Op grond van art. 53 lid 1 EEX-Vo moet de partij die om een verklaring van uitvoerbaarheid verzoekt, een expeditie van de beslissing overleggen die voldoet aan de voorwaarden nodig voor haar echtheid. Art. 53 lid 2 EEX-Vo schrijft voor dat deze partij bovendien het in art. 54 EEX-Vo bedoelde certificaat overlegt, welk certificaat wordt afgegeven door het gerecht of de bevoegde autoriteit van de lidstaat waar de beslissing is gegeven. Art. 55 lid 1 EEX-Vo voorziet in de mogelijkheid dat het certificaat niet wordt overgelegd: in dat geval kan de rechter aan wie het verzoek tot uitvoerbaarverklaring wordt gericht, voor de overlegging van het certificaat een termijn bepalen, gelijkwaardige documenten aanvaarden, dan wel, indien hij zich voldoende voorgelicht acht, van die overlegging vrijstelling verlenen.
Vervolgens bepaalt art. 41 EEX-Vo dat de beslissing uitvoerbaar wordt verklaard zodra de formaliteiten van art. 53 zijn vervuld, zonder toetsing uit hoofde van de art. 34 en 35, en dat de partij tegen wie de tenuitvoerlegging wordt gevraagd, in deze stand van de procedure niet wordt gehoord.

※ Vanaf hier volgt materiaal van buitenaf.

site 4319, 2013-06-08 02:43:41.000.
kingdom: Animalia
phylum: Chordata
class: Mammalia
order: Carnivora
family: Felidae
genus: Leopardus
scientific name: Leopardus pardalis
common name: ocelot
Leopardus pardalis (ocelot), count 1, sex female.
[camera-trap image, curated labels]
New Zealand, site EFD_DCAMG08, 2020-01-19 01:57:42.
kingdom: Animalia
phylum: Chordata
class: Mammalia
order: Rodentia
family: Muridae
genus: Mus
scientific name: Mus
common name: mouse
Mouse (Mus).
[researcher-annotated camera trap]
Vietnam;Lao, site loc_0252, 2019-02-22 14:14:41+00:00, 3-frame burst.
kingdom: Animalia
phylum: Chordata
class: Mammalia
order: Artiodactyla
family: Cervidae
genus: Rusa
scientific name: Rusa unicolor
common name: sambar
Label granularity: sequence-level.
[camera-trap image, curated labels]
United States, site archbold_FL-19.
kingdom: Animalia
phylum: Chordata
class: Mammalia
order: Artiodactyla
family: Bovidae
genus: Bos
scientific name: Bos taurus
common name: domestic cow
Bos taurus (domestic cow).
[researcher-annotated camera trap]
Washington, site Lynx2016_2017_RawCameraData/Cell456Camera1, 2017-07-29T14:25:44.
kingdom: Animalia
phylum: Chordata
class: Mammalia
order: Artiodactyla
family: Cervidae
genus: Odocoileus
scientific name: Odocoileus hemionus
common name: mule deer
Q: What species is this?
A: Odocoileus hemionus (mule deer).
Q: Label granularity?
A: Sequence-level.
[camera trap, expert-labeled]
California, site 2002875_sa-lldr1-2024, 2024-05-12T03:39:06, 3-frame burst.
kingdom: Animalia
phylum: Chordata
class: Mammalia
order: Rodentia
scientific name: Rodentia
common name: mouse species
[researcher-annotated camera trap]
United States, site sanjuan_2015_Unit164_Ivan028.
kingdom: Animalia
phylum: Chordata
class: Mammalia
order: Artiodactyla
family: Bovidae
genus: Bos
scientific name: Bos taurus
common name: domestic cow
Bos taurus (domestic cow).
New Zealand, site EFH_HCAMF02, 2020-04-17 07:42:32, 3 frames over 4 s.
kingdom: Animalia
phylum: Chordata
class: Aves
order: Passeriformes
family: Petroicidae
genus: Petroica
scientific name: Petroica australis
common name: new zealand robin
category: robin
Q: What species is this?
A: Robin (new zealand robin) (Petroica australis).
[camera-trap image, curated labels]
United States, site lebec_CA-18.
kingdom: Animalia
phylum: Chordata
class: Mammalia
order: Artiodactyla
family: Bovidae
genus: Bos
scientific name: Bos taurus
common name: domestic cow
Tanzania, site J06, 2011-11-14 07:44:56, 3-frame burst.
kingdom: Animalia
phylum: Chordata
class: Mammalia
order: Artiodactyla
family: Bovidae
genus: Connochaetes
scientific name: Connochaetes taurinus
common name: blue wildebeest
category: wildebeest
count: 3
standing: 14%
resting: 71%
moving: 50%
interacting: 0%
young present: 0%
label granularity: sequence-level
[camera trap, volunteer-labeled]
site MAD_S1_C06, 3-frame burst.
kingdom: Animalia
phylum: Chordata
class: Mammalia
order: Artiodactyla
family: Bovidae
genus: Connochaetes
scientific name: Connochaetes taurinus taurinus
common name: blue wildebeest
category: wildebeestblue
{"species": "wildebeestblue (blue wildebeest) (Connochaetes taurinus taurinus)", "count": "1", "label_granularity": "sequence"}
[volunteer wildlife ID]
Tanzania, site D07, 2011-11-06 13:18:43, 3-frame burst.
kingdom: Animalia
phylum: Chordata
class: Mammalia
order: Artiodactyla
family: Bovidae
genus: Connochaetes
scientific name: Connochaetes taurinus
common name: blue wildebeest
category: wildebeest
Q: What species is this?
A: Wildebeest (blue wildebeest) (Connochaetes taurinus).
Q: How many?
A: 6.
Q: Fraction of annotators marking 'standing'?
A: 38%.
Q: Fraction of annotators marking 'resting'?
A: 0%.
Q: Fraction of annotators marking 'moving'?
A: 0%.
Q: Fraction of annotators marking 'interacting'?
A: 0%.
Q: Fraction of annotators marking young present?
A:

Ten slotte schrijft art. 42 lid 2 EEX-Vo voor dat de verklaring van uitvoerbaarheid wordt betekend of meegedeeld aan de partij tegen wie de tenuitvoerlegging wordt gevraagd, en dat die verklaring vergezeld gaat van de beslissing, indien deze nog niet aan haar is betekend of meegedeeld.
3.5.3
Op het vorenstaande stuiten de klachten van middel II, middel IV en onderdeel 8.2 van middel V af.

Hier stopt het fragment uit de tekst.